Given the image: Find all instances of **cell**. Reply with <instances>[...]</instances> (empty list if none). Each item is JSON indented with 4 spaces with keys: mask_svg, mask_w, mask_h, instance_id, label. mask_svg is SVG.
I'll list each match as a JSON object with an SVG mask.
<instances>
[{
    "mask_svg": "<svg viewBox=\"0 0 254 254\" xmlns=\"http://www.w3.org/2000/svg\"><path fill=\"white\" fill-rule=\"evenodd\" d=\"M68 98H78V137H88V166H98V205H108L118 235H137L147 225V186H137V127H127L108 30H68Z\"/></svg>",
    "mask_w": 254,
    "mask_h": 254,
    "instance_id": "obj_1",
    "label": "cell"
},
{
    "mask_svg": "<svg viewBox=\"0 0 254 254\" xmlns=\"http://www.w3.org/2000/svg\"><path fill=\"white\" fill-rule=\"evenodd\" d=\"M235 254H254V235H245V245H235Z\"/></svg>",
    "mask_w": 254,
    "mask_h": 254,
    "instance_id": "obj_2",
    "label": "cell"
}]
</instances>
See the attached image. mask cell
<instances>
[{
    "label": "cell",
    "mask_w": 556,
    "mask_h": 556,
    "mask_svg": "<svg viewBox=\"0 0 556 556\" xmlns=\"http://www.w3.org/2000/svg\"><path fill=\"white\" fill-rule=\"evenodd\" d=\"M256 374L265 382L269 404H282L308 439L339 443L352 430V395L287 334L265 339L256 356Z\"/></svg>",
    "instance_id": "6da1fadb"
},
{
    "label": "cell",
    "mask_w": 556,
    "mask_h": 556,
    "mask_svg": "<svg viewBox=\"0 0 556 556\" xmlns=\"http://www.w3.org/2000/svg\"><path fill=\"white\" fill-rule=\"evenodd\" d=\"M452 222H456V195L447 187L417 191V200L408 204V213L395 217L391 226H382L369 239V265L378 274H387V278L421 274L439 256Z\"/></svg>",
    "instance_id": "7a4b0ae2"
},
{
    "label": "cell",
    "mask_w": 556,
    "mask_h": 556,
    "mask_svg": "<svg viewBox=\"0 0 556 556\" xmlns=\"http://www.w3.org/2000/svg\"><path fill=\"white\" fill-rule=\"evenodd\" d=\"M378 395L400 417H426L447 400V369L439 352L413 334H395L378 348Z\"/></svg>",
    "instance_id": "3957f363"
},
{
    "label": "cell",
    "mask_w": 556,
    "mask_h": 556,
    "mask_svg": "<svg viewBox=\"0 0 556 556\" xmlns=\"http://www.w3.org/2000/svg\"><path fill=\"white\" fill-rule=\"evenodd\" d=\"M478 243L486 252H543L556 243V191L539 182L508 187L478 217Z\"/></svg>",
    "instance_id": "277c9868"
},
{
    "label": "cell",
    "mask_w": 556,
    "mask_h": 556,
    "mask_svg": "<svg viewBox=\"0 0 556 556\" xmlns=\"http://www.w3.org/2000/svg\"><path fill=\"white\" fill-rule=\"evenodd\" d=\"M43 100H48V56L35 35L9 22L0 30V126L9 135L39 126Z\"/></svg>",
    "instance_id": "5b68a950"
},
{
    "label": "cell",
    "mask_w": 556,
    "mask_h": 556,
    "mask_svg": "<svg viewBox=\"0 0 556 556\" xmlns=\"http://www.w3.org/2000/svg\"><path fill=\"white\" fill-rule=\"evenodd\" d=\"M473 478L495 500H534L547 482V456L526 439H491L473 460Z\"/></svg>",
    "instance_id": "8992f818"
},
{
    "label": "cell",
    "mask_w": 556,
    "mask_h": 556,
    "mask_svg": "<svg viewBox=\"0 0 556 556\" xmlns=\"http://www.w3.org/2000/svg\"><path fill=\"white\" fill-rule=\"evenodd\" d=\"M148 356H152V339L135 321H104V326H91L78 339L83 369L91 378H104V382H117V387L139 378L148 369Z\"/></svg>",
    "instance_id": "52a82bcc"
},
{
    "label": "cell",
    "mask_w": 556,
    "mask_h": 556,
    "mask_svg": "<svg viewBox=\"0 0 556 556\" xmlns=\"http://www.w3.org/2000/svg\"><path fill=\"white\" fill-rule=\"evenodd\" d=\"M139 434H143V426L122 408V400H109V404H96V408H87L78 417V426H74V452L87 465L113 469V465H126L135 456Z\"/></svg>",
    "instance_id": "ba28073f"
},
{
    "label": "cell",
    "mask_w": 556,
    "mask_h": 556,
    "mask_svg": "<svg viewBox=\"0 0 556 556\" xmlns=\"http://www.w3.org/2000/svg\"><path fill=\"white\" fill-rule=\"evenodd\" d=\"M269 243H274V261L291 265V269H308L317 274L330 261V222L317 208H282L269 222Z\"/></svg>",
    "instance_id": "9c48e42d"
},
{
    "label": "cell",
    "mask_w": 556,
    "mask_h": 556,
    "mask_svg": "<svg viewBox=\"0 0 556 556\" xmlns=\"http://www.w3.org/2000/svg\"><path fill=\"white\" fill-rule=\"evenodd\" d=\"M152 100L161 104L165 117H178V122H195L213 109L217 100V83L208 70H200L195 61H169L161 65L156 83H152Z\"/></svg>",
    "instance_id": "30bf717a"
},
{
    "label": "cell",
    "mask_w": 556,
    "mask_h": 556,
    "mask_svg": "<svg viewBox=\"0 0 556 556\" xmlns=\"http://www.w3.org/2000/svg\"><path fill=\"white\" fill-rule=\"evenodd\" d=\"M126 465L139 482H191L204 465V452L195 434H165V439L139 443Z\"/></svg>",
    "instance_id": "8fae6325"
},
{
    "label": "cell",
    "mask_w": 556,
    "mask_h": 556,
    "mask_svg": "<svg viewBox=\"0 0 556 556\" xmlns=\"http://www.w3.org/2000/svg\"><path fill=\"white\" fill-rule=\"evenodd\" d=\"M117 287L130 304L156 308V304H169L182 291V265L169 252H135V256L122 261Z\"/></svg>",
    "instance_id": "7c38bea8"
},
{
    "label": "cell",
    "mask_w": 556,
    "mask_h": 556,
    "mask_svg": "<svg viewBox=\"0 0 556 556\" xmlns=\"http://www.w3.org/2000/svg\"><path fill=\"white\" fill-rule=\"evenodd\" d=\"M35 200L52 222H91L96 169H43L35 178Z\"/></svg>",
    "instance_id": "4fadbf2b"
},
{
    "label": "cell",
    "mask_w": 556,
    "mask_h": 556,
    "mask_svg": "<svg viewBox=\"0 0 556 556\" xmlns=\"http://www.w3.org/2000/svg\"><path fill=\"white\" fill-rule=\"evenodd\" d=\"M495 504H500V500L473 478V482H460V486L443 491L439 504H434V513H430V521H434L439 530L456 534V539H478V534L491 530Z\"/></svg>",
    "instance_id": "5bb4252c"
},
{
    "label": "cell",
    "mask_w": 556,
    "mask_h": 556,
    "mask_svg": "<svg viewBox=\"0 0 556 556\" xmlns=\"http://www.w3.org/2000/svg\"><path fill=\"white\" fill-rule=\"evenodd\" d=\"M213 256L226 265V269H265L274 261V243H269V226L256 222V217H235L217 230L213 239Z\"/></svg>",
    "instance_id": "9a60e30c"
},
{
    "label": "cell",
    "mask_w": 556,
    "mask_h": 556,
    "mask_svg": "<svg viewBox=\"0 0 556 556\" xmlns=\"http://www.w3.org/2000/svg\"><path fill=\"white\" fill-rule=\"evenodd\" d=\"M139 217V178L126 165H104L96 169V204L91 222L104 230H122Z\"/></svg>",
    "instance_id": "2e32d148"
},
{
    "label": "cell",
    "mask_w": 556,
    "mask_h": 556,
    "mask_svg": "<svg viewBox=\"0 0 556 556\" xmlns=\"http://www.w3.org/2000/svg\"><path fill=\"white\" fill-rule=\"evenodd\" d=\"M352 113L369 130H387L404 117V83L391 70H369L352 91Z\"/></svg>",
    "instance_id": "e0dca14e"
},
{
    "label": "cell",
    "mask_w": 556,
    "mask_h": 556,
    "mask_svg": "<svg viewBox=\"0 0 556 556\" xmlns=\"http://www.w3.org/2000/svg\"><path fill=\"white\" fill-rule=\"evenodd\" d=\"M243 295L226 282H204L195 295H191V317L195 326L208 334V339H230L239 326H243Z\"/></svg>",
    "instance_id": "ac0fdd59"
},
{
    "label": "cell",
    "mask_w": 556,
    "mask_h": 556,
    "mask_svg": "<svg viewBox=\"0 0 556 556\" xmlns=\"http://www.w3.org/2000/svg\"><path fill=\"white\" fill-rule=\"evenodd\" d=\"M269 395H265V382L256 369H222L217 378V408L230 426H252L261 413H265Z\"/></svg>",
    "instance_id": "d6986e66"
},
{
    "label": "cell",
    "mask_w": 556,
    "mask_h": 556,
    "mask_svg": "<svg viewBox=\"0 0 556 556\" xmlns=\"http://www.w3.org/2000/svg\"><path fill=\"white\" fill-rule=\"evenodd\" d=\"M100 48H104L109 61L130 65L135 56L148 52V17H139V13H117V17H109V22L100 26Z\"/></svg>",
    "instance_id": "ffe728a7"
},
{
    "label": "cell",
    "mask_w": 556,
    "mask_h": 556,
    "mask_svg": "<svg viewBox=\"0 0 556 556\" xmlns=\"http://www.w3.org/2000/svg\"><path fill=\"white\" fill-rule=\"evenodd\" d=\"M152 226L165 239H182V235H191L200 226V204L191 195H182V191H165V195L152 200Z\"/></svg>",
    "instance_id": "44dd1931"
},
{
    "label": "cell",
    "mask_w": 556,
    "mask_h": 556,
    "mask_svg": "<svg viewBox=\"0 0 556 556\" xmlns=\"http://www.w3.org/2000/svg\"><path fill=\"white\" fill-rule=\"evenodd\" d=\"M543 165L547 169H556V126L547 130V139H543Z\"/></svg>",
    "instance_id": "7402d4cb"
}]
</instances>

## Exercise goal
Rewrite the listing from its first line through the line containing "243L486 252H543L556 243V191L539", both included, as a Markdown table with columns headed Row and Listing line. Give each line its row number and leave out blank lines.

## Correct answer
| Row | Listing line |
|---|---|
| 1 | Given the image: Find all instances of **cell**. Reply with <instances>[...]</instances> (empty list if none). Each item is JSON indented with 4 spaces with keys: mask_svg, mask_w, mask_h, instance_id, label. mask_svg is SVG. |
| 2 | I'll list each match as a JSON object with an SVG mask. |
| 3 | <instances> |
| 4 | [{ |
| 5 |     "mask_svg": "<svg viewBox=\"0 0 254 254\" xmlns=\"http://www.w3.org/2000/svg\"><path fill=\"white\" fill-rule=\"evenodd\" d=\"M68 98H78V137H88V166H98V205H108L118 235H137L147 225V186H137V127H127L108 30H68Z\"/></svg>", |
| 6 |     "mask_w": 254, |
| 7 |     "mask_h": 254, |
| 8 |     "instance_id": "obj_1", |
| 9 |     "label": "cell" |
| 10 | }, |
| 11 | { |
| 12 |     "mask_svg": "<svg viewBox=\"0 0 254 254\" xmlns=\"http://www.w3.org/2000/svg\"><path fill=\"white\" fill-rule=\"evenodd\" d=\"M235 254H254V235H245V245H235Z\"/></svg>", |
| 13 |     "mask_w": 254, |
| 14 |     "mask_h": 254, |
| 15 |     "instance_id": "obj_2", |
| 16 |     "label": "cell" |
| 17 | }] |
| 18 | </instances> |
| 19 | See the attached image. mask cell |
| 20 | <instances> |
| 21 | [{ |
| 22 |     "label": "cell", |
| 23 |     "mask_w": 556, |
| 24 |     "mask_h": 556, |
| 25 |     "mask_svg": "<svg viewBox=\"0 0 556 556\" xmlns=\"http://www.w3.org/2000/svg\"><path fill=\"white\" fill-rule=\"evenodd\" d=\"M256 374L265 382L269 404H282L308 439L339 443L352 430V395L287 334L265 339L256 356Z\"/></svg>", |
| 26 |     "instance_id": "6da1fadb" |
| 27 | }, |
| 28 | { |
| 29 |     "label": "cell", |
| 30 |     "mask_w": 556, |
| 31 |     "mask_h": 556, |
| 32 |     "mask_svg": "<svg viewBox=\"0 0 556 556\" xmlns=\"http://www.w3.org/2000/svg\"><path fill=\"white\" fill-rule=\"evenodd\" d=\"M452 222H456V195L447 187L417 191V200L408 204V213L395 217L391 226H382L369 239V265L378 274H387V278L421 274L439 256Z\"/></svg>", |
| 33 |     "instance_id": "7a4b0ae2" |
| 34 | }, |
| 35 | { |
| 36 |     "label": "cell", |
| 37 |     "mask_w": 556, |
| 38 |     "mask_h": 556, |
| 39 |     "mask_svg": "<svg viewBox=\"0 0 556 556\" xmlns=\"http://www.w3.org/2000/svg\"><path fill=\"white\" fill-rule=\"evenodd\" d=\"M378 395L400 417H426L447 400V369L439 352L413 334H395L378 348Z\"/></svg>", |
| 40 |     "instance_id": "3957f363" |
| 41 | }, |
| 42 | { |
| 43 |     "label": "cell", |
| 44 |     "mask_w": 556, |
| 45 |     "mask_h": 556, |
| 46 |     "mask_svg": "<svg viewBox=\"0 0 556 556\" xmlns=\"http://www.w3.org/2000/svg\"><path fill=\"white\" fill-rule=\"evenodd\" d=\"M478 243L486 252H543L556 243V191L539 182L508 187L478 217Z\"/></svg>", |